The Marketing Series 1 The Internet Revolution (03:10)
Marketing has been around for at least 2,000 years. Ancient Rome has examples from the unearthed ruins of Pompeii. Technology created mass production, which led to affordability to the general public; more goods are sold and producers receive more profits.
The Golden Age of Advertising (04:01)
Matthew Eccles states that television became critical to marketers because it was important to consumers. Oliver James states that commercials in the 1960s were creative. He believes earlier commercials were in friendly competition with each other.
A Multi-Channel World (04:15)
Eccles believes television advertising reaches a high number of people. The thirty second commercial is less important than it used to be, but is still a standard unit of selling air time. The TV ad is now part of a wider campaign.
The Start of a Beautiful Relationship? (05:13)
Technology drives marketing. Charlotte Borger states the consumer is the owner of brands. She believes people use the Internet and peer groups to find out which brands to buy and what decisions to make.
Customer Service (02:43)
Customer retention occurs when you provide services or goods they want. Eccles states that it is easy for people to express their dissatisfaction in different venues.
Digital Marketing Goes Digital (02:55)
Community marketing is about finding friends and selling them goods or services. Divine Chocolate keeps in contact with customers via electronic mail and social networking. The company started a blog.
Gorillas in a Twist: Viral Marketing (04:52)
Consumers extend the life of commercials with spoof ads. An employee at Brompton believes the internet transformed the company. TripAdvisor is an example of a site that allows people to review hotels and airlines.

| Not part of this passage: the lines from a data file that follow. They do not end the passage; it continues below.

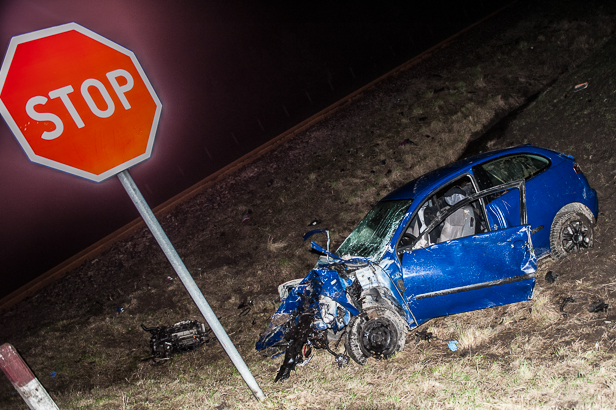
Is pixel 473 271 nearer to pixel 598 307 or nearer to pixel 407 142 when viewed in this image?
pixel 598 307

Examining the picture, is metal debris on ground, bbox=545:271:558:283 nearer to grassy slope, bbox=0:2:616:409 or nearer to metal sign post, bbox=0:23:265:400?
grassy slope, bbox=0:2:616:409

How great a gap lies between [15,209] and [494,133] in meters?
10.3

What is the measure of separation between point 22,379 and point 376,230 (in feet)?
11.8

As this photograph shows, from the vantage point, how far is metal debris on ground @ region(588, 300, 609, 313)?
387 centimetres

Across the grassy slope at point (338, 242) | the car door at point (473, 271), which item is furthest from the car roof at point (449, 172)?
the grassy slope at point (338, 242)

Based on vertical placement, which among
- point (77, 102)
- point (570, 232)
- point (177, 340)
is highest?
point (77, 102)

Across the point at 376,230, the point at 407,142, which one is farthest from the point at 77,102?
the point at 407,142

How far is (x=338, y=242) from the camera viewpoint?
7.50m

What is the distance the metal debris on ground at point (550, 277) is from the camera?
4.58 meters

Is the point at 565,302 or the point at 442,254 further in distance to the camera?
the point at 565,302

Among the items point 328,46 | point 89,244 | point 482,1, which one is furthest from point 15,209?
point 482,1

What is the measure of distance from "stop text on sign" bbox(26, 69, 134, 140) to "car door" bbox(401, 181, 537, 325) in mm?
2989

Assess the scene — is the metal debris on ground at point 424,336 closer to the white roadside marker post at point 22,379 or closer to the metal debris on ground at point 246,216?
the white roadside marker post at point 22,379

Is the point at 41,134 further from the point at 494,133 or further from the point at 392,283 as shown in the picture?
the point at 494,133
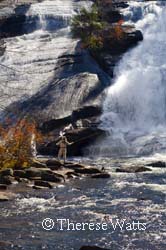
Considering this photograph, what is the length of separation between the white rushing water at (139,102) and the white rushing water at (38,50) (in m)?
5.56

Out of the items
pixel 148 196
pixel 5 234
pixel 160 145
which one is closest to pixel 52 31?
pixel 160 145

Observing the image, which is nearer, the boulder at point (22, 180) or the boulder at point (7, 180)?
the boulder at point (7, 180)

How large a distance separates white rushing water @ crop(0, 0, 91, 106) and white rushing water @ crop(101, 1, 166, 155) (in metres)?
5.56

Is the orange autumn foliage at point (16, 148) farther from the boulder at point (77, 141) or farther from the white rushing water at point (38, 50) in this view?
the white rushing water at point (38, 50)

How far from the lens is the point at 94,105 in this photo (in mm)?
38969

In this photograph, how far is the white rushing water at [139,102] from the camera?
114ft

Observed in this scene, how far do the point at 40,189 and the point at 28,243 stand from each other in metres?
7.63

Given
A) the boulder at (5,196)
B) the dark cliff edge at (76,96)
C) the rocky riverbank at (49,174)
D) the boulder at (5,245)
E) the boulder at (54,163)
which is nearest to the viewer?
the boulder at (5,245)

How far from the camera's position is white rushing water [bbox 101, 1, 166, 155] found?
34688 millimetres

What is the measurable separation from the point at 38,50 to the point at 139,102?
40.5ft

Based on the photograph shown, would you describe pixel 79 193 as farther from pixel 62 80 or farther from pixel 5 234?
pixel 62 80

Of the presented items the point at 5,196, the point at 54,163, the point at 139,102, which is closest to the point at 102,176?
the point at 54,163

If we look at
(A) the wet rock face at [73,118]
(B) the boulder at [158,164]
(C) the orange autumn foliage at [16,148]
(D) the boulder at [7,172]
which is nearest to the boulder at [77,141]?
(A) the wet rock face at [73,118]

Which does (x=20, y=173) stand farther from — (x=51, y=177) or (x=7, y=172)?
(x=51, y=177)
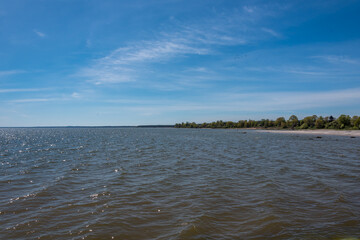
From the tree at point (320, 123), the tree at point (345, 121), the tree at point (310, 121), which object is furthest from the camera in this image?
the tree at point (310, 121)

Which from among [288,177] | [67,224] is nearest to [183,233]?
[67,224]

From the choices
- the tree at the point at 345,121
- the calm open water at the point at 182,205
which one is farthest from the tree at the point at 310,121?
the calm open water at the point at 182,205

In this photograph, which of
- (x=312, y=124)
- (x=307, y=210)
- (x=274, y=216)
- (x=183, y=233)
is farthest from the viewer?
(x=312, y=124)

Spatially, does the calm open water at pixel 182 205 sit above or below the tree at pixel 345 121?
below

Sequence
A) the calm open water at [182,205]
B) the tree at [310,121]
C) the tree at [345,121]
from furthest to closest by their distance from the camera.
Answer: the tree at [310,121], the tree at [345,121], the calm open water at [182,205]

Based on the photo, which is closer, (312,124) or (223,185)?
(223,185)

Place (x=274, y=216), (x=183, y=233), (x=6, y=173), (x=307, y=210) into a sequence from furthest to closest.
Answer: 1. (x=6, y=173)
2. (x=307, y=210)
3. (x=274, y=216)
4. (x=183, y=233)

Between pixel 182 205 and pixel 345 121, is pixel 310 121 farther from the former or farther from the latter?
pixel 182 205

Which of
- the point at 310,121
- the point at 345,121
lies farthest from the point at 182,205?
the point at 310,121

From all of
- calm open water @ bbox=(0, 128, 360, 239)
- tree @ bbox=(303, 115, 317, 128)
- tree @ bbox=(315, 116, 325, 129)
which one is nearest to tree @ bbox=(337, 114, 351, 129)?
tree @ bbox=(315, 116, 325, 129)

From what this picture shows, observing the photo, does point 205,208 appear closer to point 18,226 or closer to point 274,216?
point 274,216

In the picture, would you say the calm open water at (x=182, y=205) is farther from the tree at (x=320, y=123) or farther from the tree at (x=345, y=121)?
the tree at (x=320, y=123)

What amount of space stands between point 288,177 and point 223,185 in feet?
20.3

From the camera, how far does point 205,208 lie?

Impossible Dreams? (02:39)
The history of marketing includes quack cures for cancer and lung diseases by claiming cigarette smoking is good for your health. Today, we know that these are lies. Product placement can be shocking and more effective than direct advertising.
Oliver James argues that consumerist societies lead to anxiety and depression. He cites mental illness rates in America and the United Kingdom. He believes the Americanized world places a high value on money, possessions, and appearances.
Most Mentally Ill Group in Britain (02:35)
James explains how the market has targeted women since the 1960s. He cites statistics revealing advertising and marketing contributes to depression in teenage girls.
Affordable Luxury (03:15)
James states there are scientific ways to describe being separate from religious definition. His theory is the more you think for yourself, the more you head in a direction of "being." The more you are concerned with extrinsic rewards the more you are concerned with “having.”
Needs versus Wants (06:45)
People question the practicality of Oliver James’ beliefs. In 1979, Margaret Thatcher introduced a new form of political economy that promoted greed is good. He believes America could crumble in the likeness of the Soviet Union because of greed and capitalism.
Spread Out Money Evenly (02:19)
Oliver James believes it is a shame that the internet is commercialized. He states that Facebook encourages the younger generation to be more concerned with "keeping up with the Jones's." Britain is an affluent nation.
Typical Response Rates (02:46)
Matthew Eccles, Marketing Consultant believes it is impossible to generalize response rates for direct marketing activity. He states that you would only expect to see returns on database advertising in the low percentile range. Email is an inexpensive form of advertising.
American Ideas Spreading to United Kingdom (07:19)
After WWII, there was trend toward governments trying to give the poor opportunities to change their situation. David Harvey's book, "A Brief History of Neoliberalism" records changes in authority and wealth in corporate America. In 1980, the number of poor citizens greatly increased.
Consumers Make the Decisions (03:47)
Matthew Eccles states that there is no controlling viral marketing. The Divine Chocolate Company gives away sweets during promotional campaigns. James Oliver worked in the television industry during the 1980s. He believes this decade was seen as an age of social change.